Oxygen Saturation Screening for Critical Congenital Heart Disease

Abstract

Critical congenital heart disease (CCHD) refers to lesions of the cardiovascular system, present at birth, which if left untreated in early infancy, will severely compromise the infant’s well-being and survival. Transposed great arteries, hypoplastic left heart, total anomalous pulmonary venous drainage, coarctation of the aorta, and interrupted aortic arch account for more than 70% of CCHD. Until recently, clinical examination followed by blood gas analysis (100% oxygen challenge) and echocardiogram have been the mainstays for diagnosis.
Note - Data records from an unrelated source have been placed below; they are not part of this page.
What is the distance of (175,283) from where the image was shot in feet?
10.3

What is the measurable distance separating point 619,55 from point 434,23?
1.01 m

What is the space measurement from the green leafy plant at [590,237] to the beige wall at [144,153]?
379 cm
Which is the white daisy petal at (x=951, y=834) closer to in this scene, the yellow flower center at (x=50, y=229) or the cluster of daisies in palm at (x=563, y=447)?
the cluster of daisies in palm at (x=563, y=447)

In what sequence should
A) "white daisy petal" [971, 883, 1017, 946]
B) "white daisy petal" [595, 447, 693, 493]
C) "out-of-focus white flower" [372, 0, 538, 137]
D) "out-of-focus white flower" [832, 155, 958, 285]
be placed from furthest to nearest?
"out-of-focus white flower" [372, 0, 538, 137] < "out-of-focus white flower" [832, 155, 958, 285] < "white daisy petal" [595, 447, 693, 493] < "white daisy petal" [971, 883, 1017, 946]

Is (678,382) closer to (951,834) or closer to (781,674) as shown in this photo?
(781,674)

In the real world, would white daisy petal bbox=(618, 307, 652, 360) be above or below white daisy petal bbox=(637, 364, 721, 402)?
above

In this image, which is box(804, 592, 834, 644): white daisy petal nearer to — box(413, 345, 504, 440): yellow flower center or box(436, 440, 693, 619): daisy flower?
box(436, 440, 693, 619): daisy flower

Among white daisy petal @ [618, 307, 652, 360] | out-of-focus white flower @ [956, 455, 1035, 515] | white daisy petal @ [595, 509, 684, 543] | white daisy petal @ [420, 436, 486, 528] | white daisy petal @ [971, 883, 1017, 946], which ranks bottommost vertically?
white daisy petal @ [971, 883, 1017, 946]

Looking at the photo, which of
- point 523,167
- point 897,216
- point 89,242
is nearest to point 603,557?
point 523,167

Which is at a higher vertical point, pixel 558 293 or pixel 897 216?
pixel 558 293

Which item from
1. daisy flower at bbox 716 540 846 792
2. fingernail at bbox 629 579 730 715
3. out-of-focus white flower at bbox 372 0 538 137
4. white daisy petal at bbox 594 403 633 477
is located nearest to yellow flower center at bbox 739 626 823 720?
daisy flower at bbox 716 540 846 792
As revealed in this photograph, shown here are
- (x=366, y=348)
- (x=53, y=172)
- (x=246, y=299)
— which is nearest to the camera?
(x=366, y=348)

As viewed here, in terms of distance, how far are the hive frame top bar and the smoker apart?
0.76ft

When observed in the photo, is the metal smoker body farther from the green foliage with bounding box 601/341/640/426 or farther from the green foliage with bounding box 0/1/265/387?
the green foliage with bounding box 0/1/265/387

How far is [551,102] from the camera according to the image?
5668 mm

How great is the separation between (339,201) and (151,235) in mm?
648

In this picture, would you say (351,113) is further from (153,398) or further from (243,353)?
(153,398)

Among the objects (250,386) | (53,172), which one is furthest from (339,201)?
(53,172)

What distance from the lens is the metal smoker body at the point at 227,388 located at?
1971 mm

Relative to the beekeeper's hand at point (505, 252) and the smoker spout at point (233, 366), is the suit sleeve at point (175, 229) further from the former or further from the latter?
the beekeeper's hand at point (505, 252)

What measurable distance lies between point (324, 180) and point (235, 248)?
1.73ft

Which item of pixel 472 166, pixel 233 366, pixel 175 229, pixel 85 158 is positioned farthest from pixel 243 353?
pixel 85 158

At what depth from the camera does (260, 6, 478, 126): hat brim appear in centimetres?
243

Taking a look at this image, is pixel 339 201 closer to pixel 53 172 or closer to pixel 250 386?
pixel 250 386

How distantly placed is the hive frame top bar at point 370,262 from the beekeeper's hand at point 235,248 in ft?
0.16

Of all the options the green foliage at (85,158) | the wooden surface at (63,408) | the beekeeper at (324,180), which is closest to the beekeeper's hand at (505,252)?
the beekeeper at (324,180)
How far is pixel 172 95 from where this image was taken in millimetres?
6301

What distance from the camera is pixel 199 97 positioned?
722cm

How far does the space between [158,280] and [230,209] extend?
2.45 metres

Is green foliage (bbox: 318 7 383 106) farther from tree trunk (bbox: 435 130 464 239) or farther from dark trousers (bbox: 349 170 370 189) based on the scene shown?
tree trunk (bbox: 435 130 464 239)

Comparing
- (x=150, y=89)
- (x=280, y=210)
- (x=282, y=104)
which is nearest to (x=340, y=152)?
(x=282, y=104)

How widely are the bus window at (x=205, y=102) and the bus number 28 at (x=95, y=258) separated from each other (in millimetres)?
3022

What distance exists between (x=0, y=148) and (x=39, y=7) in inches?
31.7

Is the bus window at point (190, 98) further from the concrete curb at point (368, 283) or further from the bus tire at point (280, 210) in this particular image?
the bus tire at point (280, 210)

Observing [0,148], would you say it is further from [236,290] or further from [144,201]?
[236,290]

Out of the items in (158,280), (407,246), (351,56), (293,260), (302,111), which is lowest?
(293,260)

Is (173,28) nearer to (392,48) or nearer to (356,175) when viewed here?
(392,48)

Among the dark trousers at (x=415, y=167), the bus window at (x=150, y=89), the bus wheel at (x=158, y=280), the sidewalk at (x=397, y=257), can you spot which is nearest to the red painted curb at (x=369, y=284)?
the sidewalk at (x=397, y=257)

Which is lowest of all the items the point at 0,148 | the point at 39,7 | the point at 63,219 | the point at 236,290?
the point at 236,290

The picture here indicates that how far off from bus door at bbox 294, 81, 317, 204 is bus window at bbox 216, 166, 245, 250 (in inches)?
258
However, these methods are unsatisfactory in preventing missed diagnosis before discharge in hospital-born infants. Prenatal diagnosis results in 25% to 50% detection of CCHD in the United States at the present time. In the last 10 to 15 years, noninvasive transcutaneous pulse oximetry has provided the means and impetus for blood oxygen saturation screening as an adjunct to traditional screening methods. It now seems that sufficient evidence exists to embrace universal oxygen saturation screening as one of the newborn screening tests before discharge from the hospital. The optimal method for universal oxygen saturation screening remains debatable, continues to be studied, and is evolving. Nevertheless, the current state of universal oxygen saturation screening should help provide reassurance to the scientific, medical, and health policy communities that this is yet another example of good preventive medicine at work in pediatrics and newborn medicine.